If I'm reading the signs correctly, your working demo is at maps.google.com
Remember a couple weeks (months?) ago when google changed their maps from being a flat Cartesian style to having a more polar spherical look to them as you actually moved away from the surface of the earth? This is the library responsible for that.
As far as I know, the map tiles google serves are still in mercator projection -- it's just that mercator was always designed to be projected onto a sphere, not a plane, so now it looks better.
What S2 is, is a better way of representing sets of coordinates within GIS systems, such that searching for features that are close to each other, or within a complex polygon, can be performed much quicker than with other coordinate reference systems ie. floating point latitude/longitude pairs. They're storing points on a 3D sphere (unit vectors) as easily subdivisible 64-bit integers which have a logical order which is much faster to index / iterate over nearby areas.
Makes sense for applications like google maps; "find local businesses near point X,Y" etc.
The mercator projection is designed to project a ~sphere onto a plane. The distorted tiles are now being redistorted to drape the plane back onto the sphere.
Yeah I don't actually know if I was using the right terminology. Most of what I wrote in that comment stemmed from me asking a friend 'Hey, so that thing you work on -- looks less flat and more round. What's up with that?'
If I remember correctly, he also mentioned something about the same project being responsible for better stitching and less overlaps/voids in the map.

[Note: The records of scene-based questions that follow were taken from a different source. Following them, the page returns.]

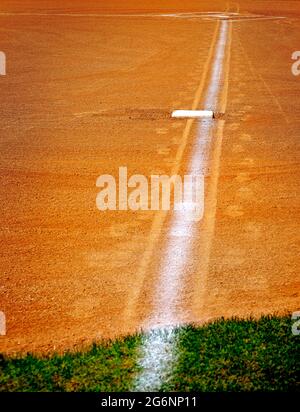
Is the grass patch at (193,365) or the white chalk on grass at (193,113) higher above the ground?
the white chalk on grass at (193,113)

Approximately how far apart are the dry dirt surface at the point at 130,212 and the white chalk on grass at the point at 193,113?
0.30 m

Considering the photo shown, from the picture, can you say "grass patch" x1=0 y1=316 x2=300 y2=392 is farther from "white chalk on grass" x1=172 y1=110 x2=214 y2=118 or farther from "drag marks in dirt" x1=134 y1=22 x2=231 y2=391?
"white chalk on grass" x1=172 y1=110 x2=214 y2=118

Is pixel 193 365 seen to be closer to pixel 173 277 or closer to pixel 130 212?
pixel 173 277

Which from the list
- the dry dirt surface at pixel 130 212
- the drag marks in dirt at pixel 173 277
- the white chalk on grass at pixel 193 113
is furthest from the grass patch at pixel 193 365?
the white chalk on grass at pixel 193 113

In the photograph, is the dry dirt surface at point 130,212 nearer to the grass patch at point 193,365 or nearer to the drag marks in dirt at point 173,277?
the drag marks in dirt at point 173,277

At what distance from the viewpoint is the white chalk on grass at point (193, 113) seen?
12164 millimetres

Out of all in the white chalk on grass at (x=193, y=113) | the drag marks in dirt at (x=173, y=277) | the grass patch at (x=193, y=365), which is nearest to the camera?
the grass patch at (x=193, y=365)

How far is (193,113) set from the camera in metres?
12.4

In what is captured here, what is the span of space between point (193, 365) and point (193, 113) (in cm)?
849

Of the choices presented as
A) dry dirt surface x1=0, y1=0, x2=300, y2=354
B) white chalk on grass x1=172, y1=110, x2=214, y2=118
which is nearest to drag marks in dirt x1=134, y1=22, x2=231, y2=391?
dry dirt surface x1=0, y1=0, x2=300, y2=354

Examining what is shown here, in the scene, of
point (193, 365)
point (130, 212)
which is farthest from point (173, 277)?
point (130, 212)

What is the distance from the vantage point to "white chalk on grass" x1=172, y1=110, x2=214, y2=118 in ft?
39.9

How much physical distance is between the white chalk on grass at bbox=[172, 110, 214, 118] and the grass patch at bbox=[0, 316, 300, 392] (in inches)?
302
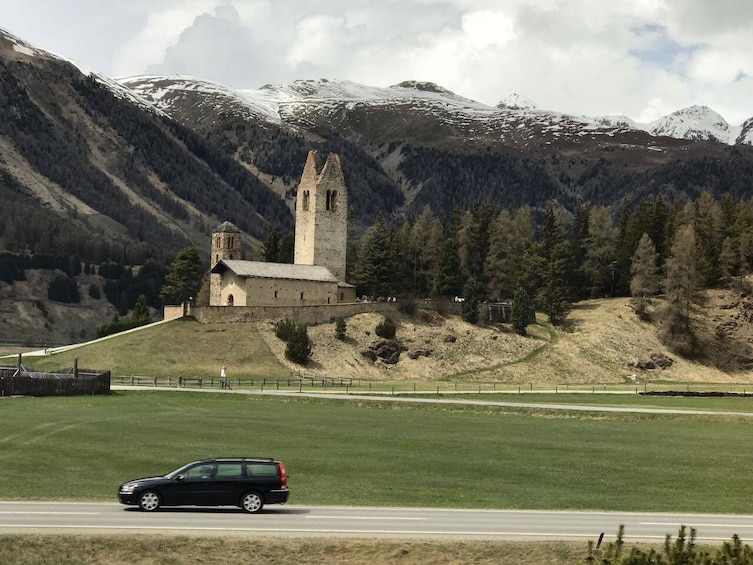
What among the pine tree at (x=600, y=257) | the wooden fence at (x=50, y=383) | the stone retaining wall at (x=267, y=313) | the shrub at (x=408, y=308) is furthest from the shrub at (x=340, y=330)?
the pine tree at (x=600, y=257)

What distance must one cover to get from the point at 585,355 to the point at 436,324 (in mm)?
16660

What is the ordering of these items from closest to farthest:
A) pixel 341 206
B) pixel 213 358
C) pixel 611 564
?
pixel 611 564 < pixel 213 358 < pixel 341 206

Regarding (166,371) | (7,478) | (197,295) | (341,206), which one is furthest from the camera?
(197,295)

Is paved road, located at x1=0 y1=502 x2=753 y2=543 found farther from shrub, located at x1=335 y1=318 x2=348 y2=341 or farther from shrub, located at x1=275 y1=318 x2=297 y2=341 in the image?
shrub, located at x1=335 y1=318 x2=348 y2=341

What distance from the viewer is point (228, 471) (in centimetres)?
2728

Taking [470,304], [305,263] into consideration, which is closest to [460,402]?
[470,304]

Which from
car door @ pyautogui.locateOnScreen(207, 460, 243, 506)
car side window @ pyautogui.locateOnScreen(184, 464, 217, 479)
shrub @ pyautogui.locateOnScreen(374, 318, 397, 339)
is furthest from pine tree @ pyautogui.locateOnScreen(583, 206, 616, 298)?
car side window @ pyautogui.locateOnScreen(184, 464, 217, 479)

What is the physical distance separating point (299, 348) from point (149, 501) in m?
64.4

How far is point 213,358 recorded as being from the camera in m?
89.1

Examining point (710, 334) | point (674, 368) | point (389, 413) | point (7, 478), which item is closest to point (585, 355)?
point (674, 368)

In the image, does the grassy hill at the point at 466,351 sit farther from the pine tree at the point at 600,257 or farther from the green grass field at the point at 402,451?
the green grass field at the point at 402,451

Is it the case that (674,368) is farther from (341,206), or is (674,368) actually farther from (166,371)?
(166,371)

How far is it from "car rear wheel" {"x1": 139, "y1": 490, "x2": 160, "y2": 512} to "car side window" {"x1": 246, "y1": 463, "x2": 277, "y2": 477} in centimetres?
264

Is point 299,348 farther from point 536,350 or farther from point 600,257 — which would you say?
point 600,257
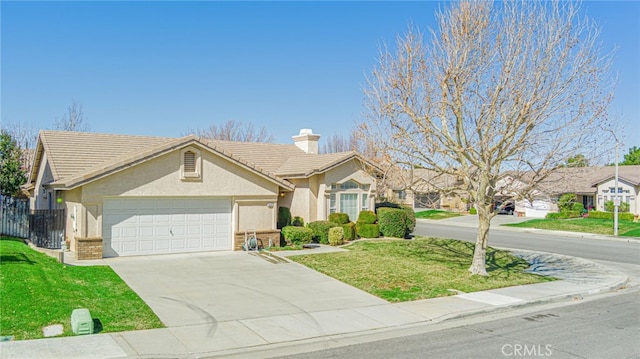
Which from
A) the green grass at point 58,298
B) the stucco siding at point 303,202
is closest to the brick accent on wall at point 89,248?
the green grass at point 58,298

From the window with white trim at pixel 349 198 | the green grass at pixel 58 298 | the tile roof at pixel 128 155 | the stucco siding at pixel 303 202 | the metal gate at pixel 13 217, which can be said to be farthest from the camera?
the window with white trim at pixel 349 198

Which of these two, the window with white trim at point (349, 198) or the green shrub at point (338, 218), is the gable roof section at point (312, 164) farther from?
the green shrub at point (338, 218)

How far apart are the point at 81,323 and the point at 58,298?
7.80 ft

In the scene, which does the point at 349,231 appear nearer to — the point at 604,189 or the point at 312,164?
the point at 312,164

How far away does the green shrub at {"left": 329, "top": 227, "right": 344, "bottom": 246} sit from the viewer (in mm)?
23016

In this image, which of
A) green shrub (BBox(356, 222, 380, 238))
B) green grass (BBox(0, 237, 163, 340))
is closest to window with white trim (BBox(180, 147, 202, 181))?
green grass (BBox(0, 237, 163, 340))

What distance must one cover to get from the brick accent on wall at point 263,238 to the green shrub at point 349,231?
4.13 meters

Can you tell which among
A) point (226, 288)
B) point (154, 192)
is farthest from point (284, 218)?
point (226, 288)

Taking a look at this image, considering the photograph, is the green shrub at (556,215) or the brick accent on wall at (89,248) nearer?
the brick accent on wall at (89,248)

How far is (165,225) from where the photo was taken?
63.2ft

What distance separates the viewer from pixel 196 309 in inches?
471

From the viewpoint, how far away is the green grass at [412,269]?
583 inches

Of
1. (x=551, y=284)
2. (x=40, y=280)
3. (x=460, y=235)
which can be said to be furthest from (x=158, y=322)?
(x=460, y=235)

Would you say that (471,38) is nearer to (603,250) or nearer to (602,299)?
(602,299)
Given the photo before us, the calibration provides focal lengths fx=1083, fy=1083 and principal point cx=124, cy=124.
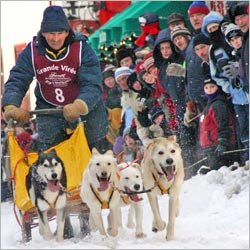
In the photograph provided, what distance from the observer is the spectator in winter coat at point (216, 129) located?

Thanks for explaining though, helped me understand things a bit better.
Are you sure? I just checked for myself, but (on the google maps version I am served) the south pole is still shows as a black hole when zoomed out far enough that the earth is rendered as a sphere. Also the elongated shape of the tiles near the poles looks an awful lot like a mercator projection.
Pretty sure? I'm just going off a cursory examining of the github repo linked on the website from the OP and a conversation I had in passing with a friend who works on the google maps team.
Also, I'm not a mathematician and everything I know about computer science (and most of math for that matter) I've taught myself or learned on the job. So... maybe I'm using the wrong terminology?
I'm 98% certain the library is the same one currently used on google maps web app.
Remember a couple weeks (months?) ago when google changed their maps from being a flat Cartesian style to having a more polar spherical look to them as you actually moved away from the surface of the earth? This is the library responsible for that.